LOCAL AUTHORITIES face a potentially overwhelming task documenting and investigating contaminated brownfield sites, it was claimed this week.

The Government's new contaminated land regime comes into force on 1 April and will give England's 450 local authorities 15 months to identify contaminated land and draw up a strategy for further inspection (NCE 2 March).

But although local authorities are due to present their strategies to the Environment Agency in June next year, many see the scarce funding and lack of experience making the timescale impossible.

'If they haven't already started drawing up a strategy then for some local authorities it will already be too late, ' warned consultant Parkman's technical development executive Roger Johnson.

He claimed that potentially thousands of small contaminated sites are poorly documented. Visual and intrusive investigation, he said, is likely to be needed to verify the extent of risks posed.

Under the new contaminated land regime, local authorities are responsible for identifying contaminated sites and supervising their remediation. But in many areas, contamination has been ignored in the past. Authorities will find it hard to compile an inventory of sites posing environmental risk.

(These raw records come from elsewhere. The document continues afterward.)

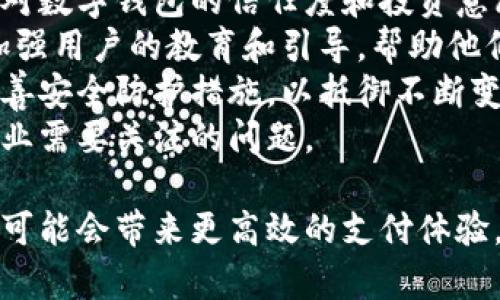   数字钱包：新时代的经济助手 / 
 guanjianci 数字钱包,付款工具,安全交易 /guanjianci 

在数字化时代的浪潮中，钱包这个概念已经发生了翻天覆地的变化。传统的纸币、硬币被逐渐取代，许多人开始体验数字钱包的便捷与安全。数字钱包不仅仅是一个存放虚拟货币的工具，它更是助力现代经济活动的一个重要部分。本文将深入探讨数字钱包的原理、优势、使用场景及其未来发展趋势。

什么是数字钱包？
数字钱包是一种存储、发送和接收数字货币的工具。它可以是一款手机应用程序，也可以是一个网页版平台。通过数字钱包，用户可以方便地管理和使用他们的资金，不论是进行在线支付、购物、转账还是接收款项。数字钱包支持多种货币，包括比特币、以太坊等虚拟货币，以及传统法币如美元、欧元等。

数字钱包的工作原理基于区块链技术，这是一个去中心化的账本系统，可以追踪所有的交易记录，确保每笔交易的安全和可追溯性。用户可以通过私钥安全地管理自己的数字资产，而公共地址则可以用于接收款项。

数字钱包的优势
数字钱包的最大优势体现在其便利性和安全性。
首先，便利性。数字钱包使得用户可以随时随地进行交易，免去了寻找现金和支付的麻烦。用户只需通过一个简单的应用程序即可完成支付，无需再麻烦地寻找找零或等待银行卡的处理。
其次，安全性。与传统的钱包相比，数字钱包提供了更安全的资金管理方式。通过加密技术和区块链技术，用户的资产被有效保护，防止了盗窃和欺诈。用户可以通过设置安全密码、指纹识别等手段提高安全性。

数字钱包的使用场景
数字钱包的使用场景广泛，适用于个人用户、商家及企业。
对于个人用户，数字钱包可以用于日常消费，支付账单，甚至进行投资和理财。用户可以通过数字钱包快速进行转账，朋友间的AA制、家庭成员之间的汇款都变得轻而易举。
对于商家，数字钱包为他们提供了一种新的支付方式，吸引更多的顾客，提升销售额。商家可以通过接受数字货币支付，拓宽自己的业务范围，甚至可以跨境交易，打开国际市场。
对于企业，数字钱包可以帮助他们提高资金流动效率，降低交易成本。通过使用数字钱包进行支付，企业能够更快速地结算交易，提升整体运营效率。

数字钱包的未来发展趋势
随着技术的不断发展，数字钱包的未来将更加光明。
首先，功能将更加多元化。未来的数字钱包不仅仅是存储和支付的工具，还可能融合更多的功能，例如信用评级、财务管理、投资服务等。用户可以在一个平台上便捷地管理 their financial activities.
其次，使用范围将扩大。随着各国对数字货币的重视，很多企业和商家都开始接受数字钱包作为一种支付方式。未来，在更多的行业和场景中，数字钱包都可能成为主要的支付手段。
最后，安全性将继续提升。为了应对日益复杂的网络安全威胁，数字钱包的安全技术将不断升级，从多重身份验证到生物识别技术，用户的资金安全将得到更好的保障。

数字钱包相关问题探讨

Local Government Association head of environmental health Ian Foulkes said demand on resources is set to be higher than many authorities anticipate.

'The investigation strategy will have to be phenomenally detailed, ' said Foulkes. He expects at least 20% sites to require intrusive investigation.

The Department for the Environment, Transport & the Regions is funding the cost of preparing the strategies.

However, no extra cash is available if authorities fail to meet the 15- month deadline. And while they will be able to force polluters to pay for past contamination, survey costs cannot be recovered.

The Government's statutory guidance on contaminated land is available from the Stationery Office, tel (0870) 600 5522.